"Un día un árbol me preguntó", y mis lágrimas ya no fueron dolor, sino oro puro para construir lo que viene.
No lo puedo creer. Es como si ya lo supiera. Primero no lo sabía y no se me ocurría de dónde pudiera venir. Hasta que me iluminé. Fue como una epifanía, me dijo un buen amigo.
Cuando empecé a ver, empecé a leer los signos del día y la noche, de los sucesos venideros y de los átomos que se están acomodando para dar un gran paso.
Voy a enviudar, me digo, una y mil veces. Voy a enviudar poco a poco. Voy a enviudar ese día muchas veces, de todos mis queridos.
He aquí la muerte que se acerca a la tierra como un globo que cae. Vicente siempre.
Me pongo lentamente el traje negro y me intento despedir lo mejor que puedo. Algunos me han hecho la promesa de encontrarme en otra vida, unos se ha ido sin decir palabra, un otro se niega a la muerte y se mantiene al acecho; otros dicen estarme esperando y yo me apuro para ir a verlos, para darles la cristiana sepultura, como Dios manda.
Diversas las formas de muerte que cada uno ha escogido (o no). Diversas sobre todo aquellas que sucedieron hace ya mucho, porque ahora al fin me atrevo a visitar sus tumbas. Sin ser Magdalena. Es sin llorar, como dicen en las pichangas.
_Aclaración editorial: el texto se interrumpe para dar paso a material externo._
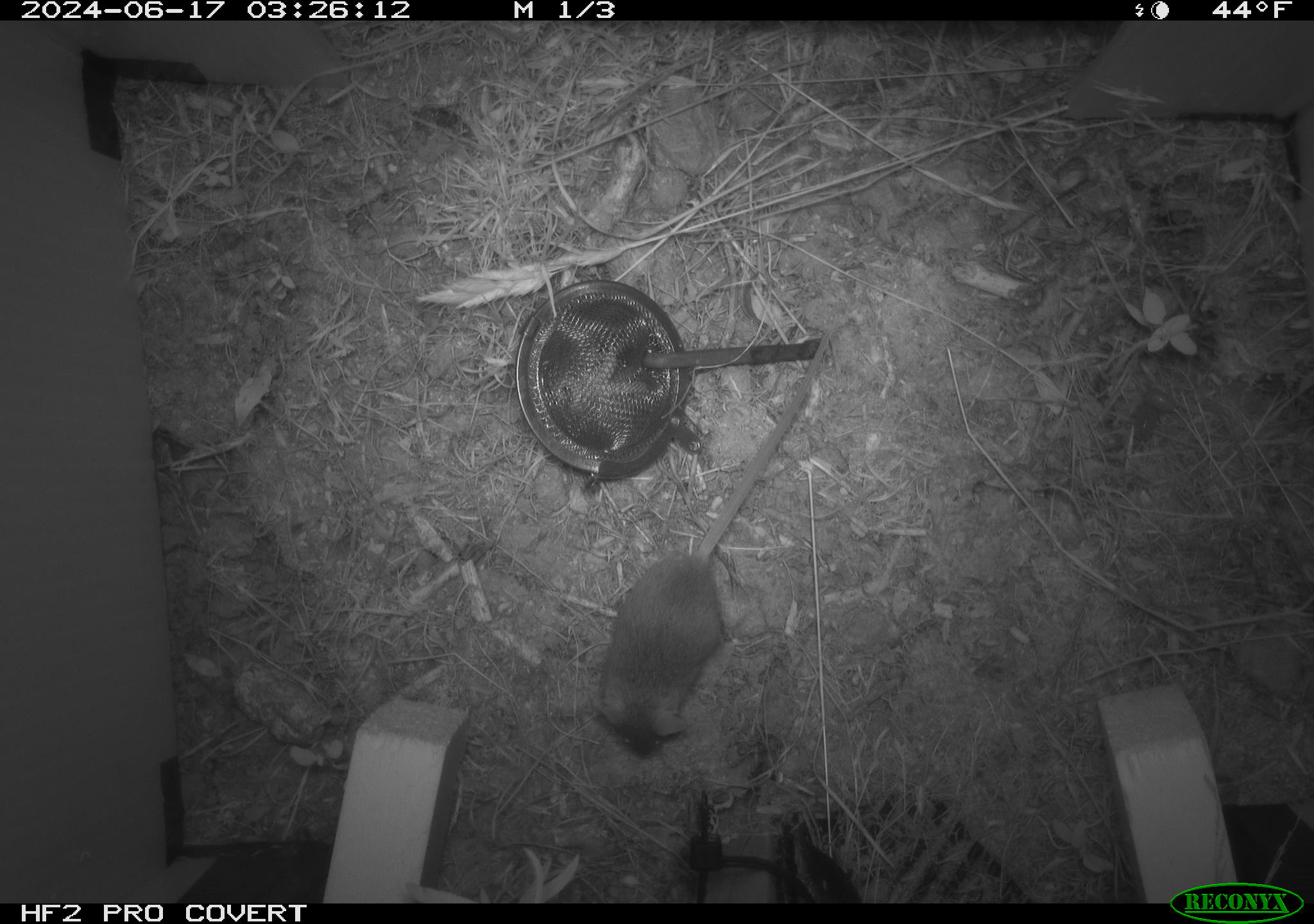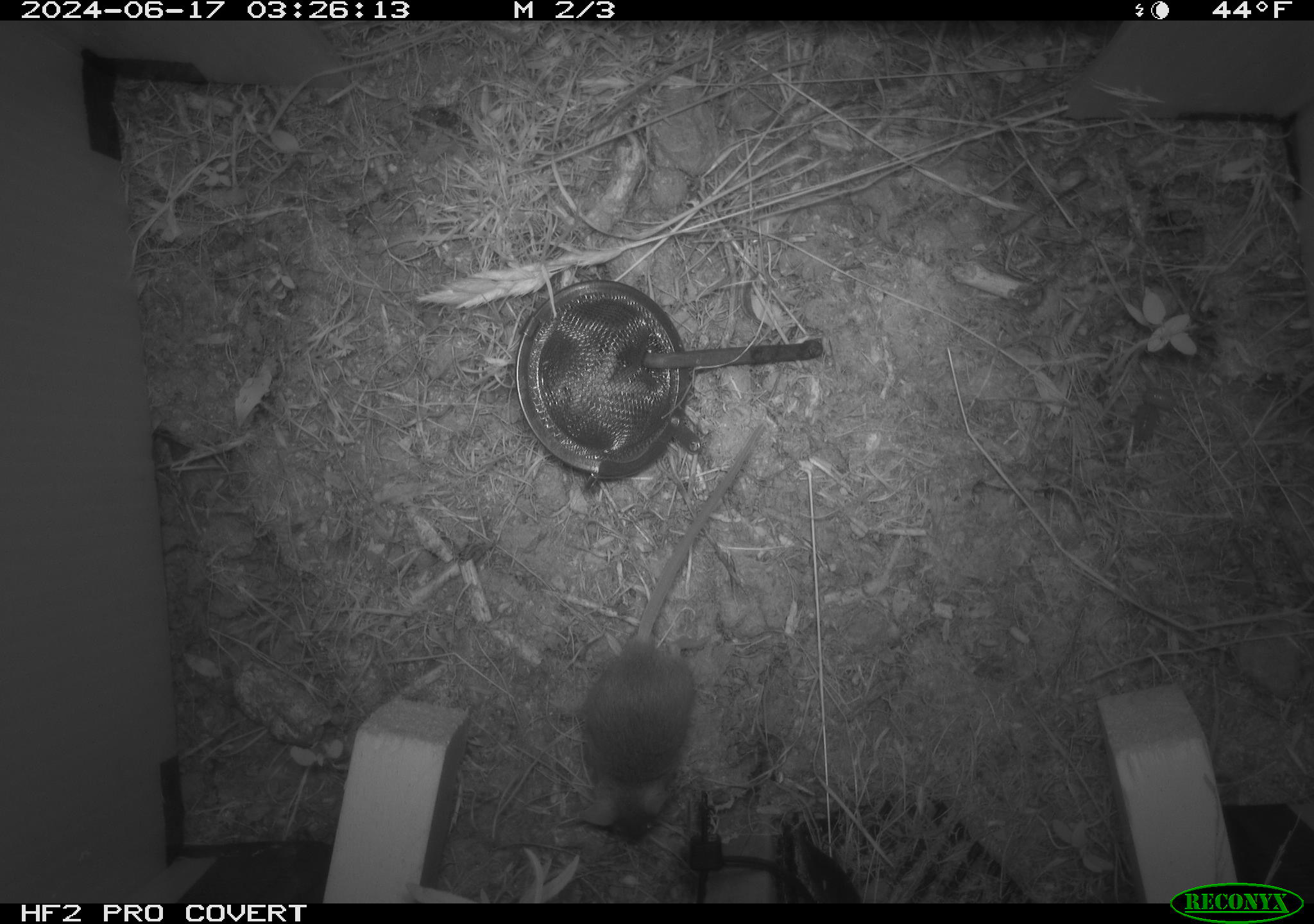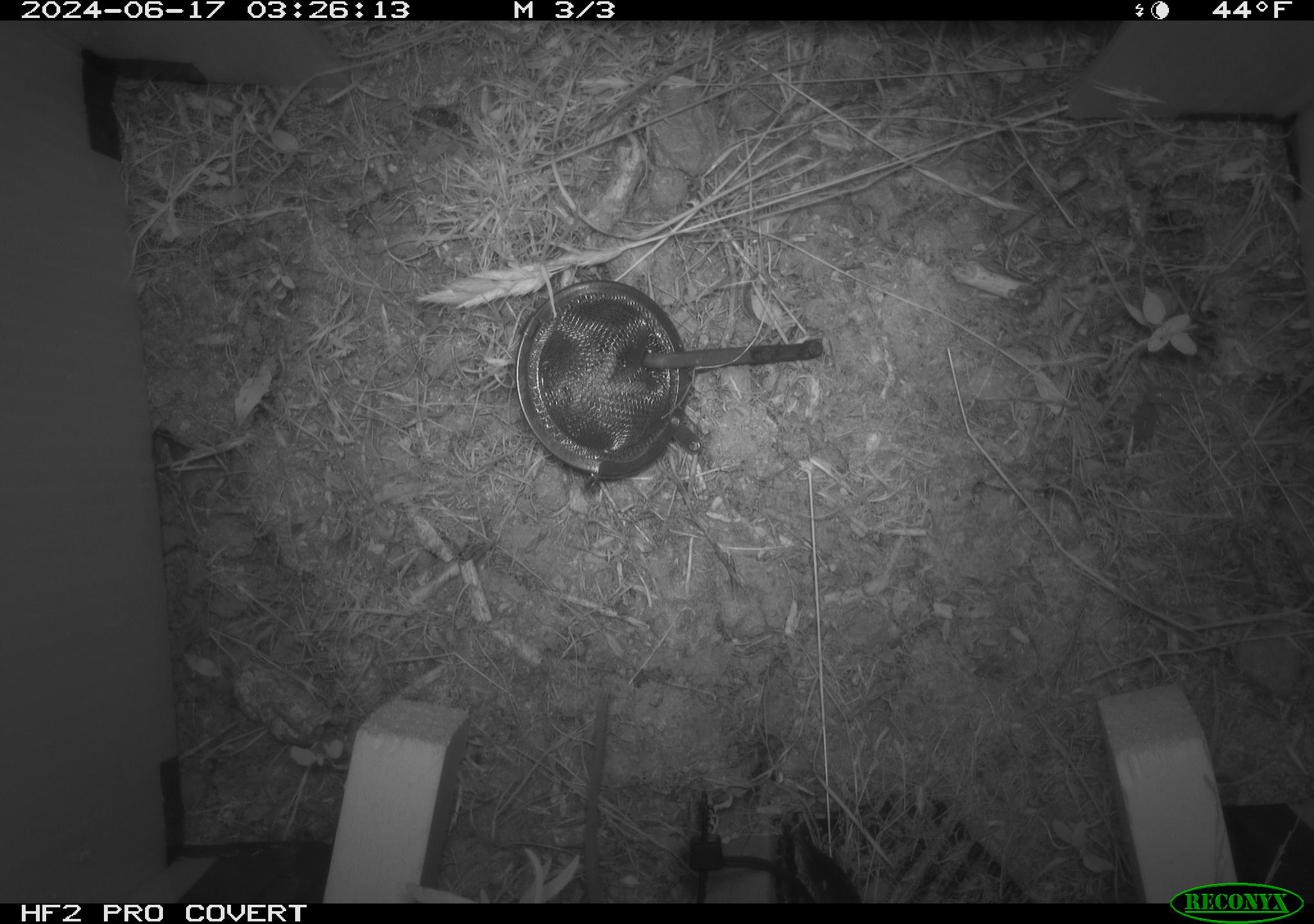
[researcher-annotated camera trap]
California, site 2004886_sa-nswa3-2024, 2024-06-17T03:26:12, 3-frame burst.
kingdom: Animalia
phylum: Chordata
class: Mammalia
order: Rodentia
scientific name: Rodentia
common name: rodent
Rodent (Rodentia).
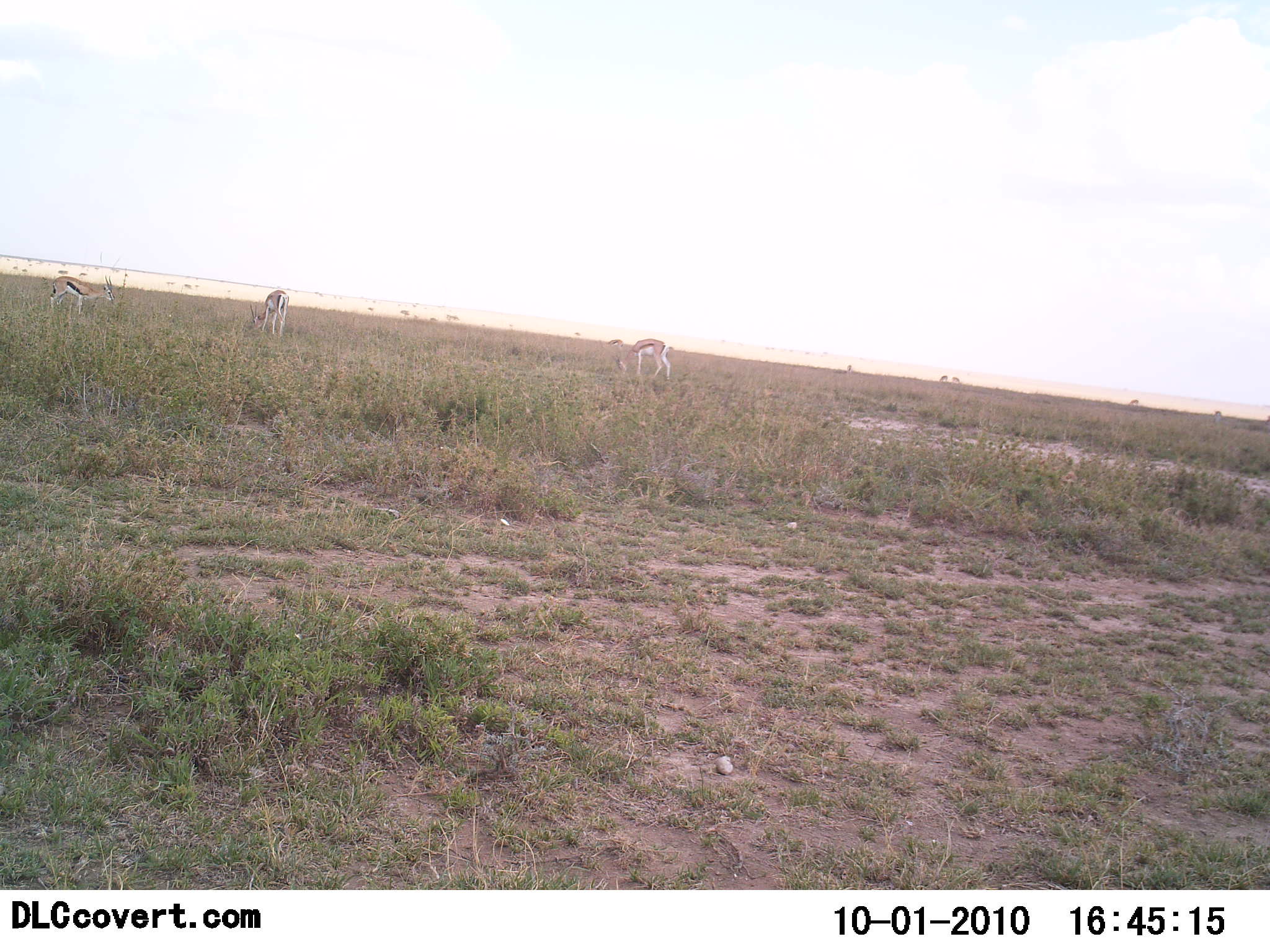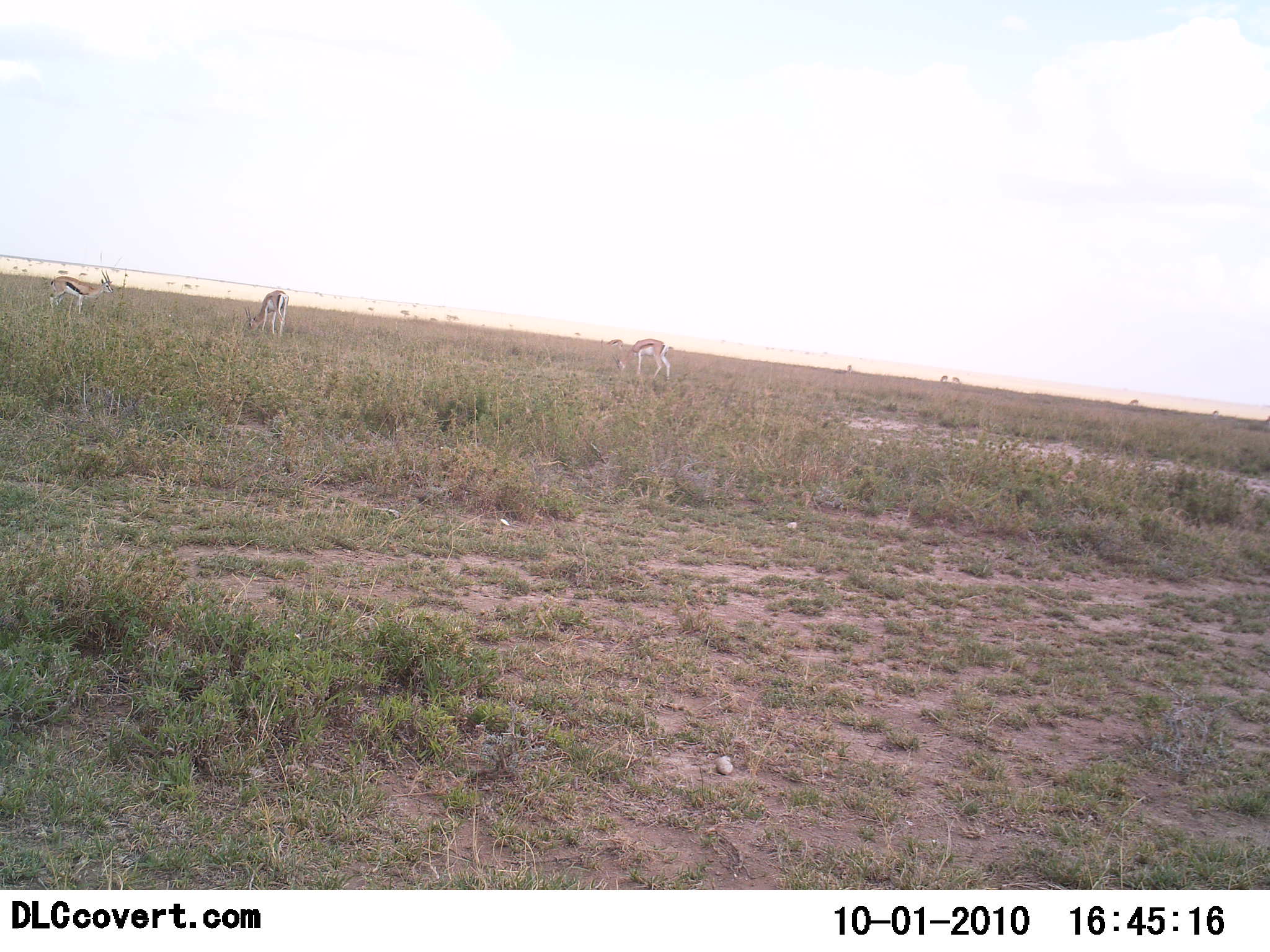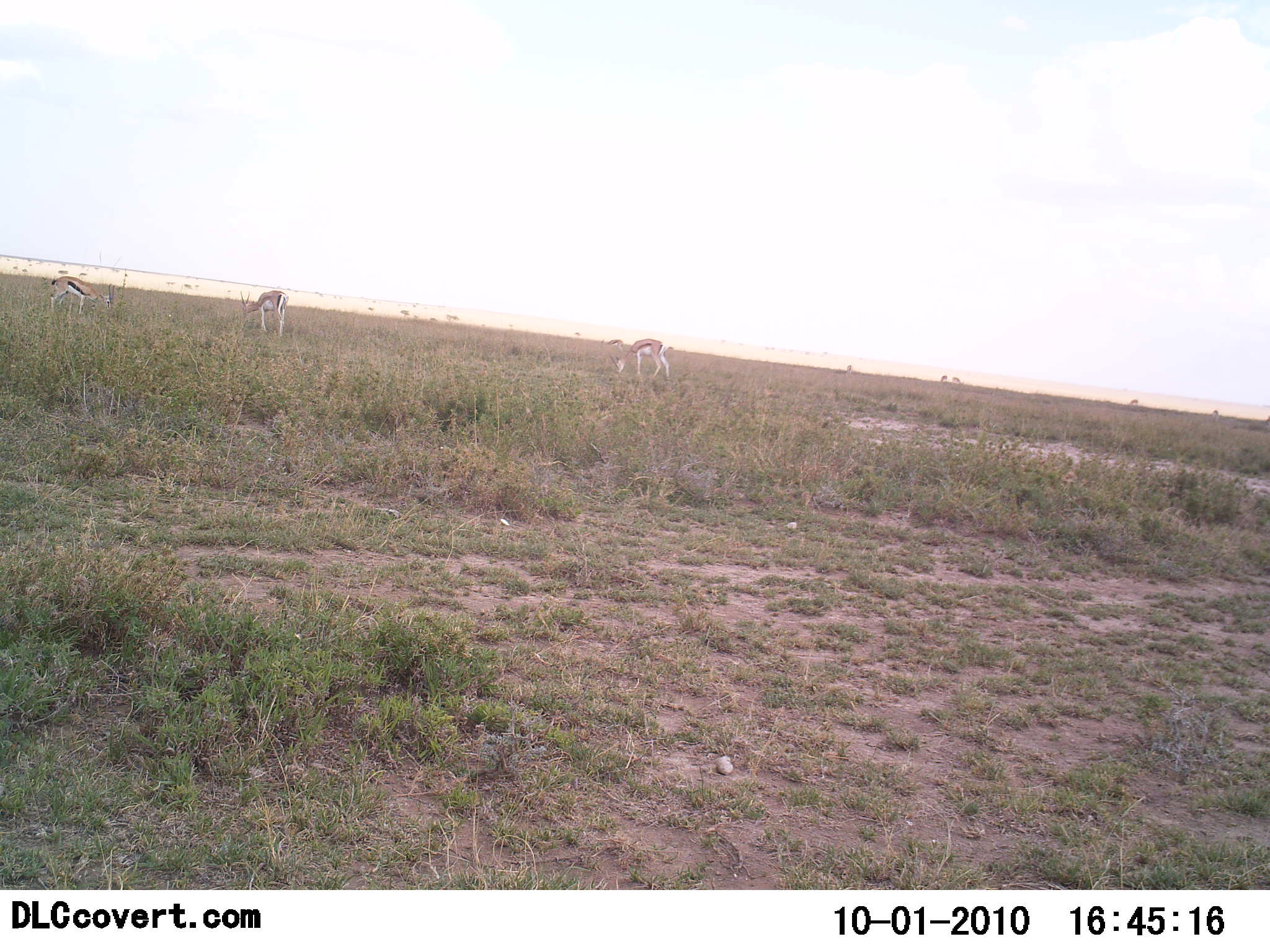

Voy a enviudar y no quiero. Mi mayor temor es que el corazón que agrandé y que hinché por tantos años para dar gran cabida se apretuje y se bote a flojo.
Será el desafío entonces mantener la vivacidad, la alegría y la pena, el dolor y la ilusión, la capacidad de reponernos ante todo; con traje negro de viuda negra y con traje rojo de reina.
Reina de corazones, me quiero hacer llamar.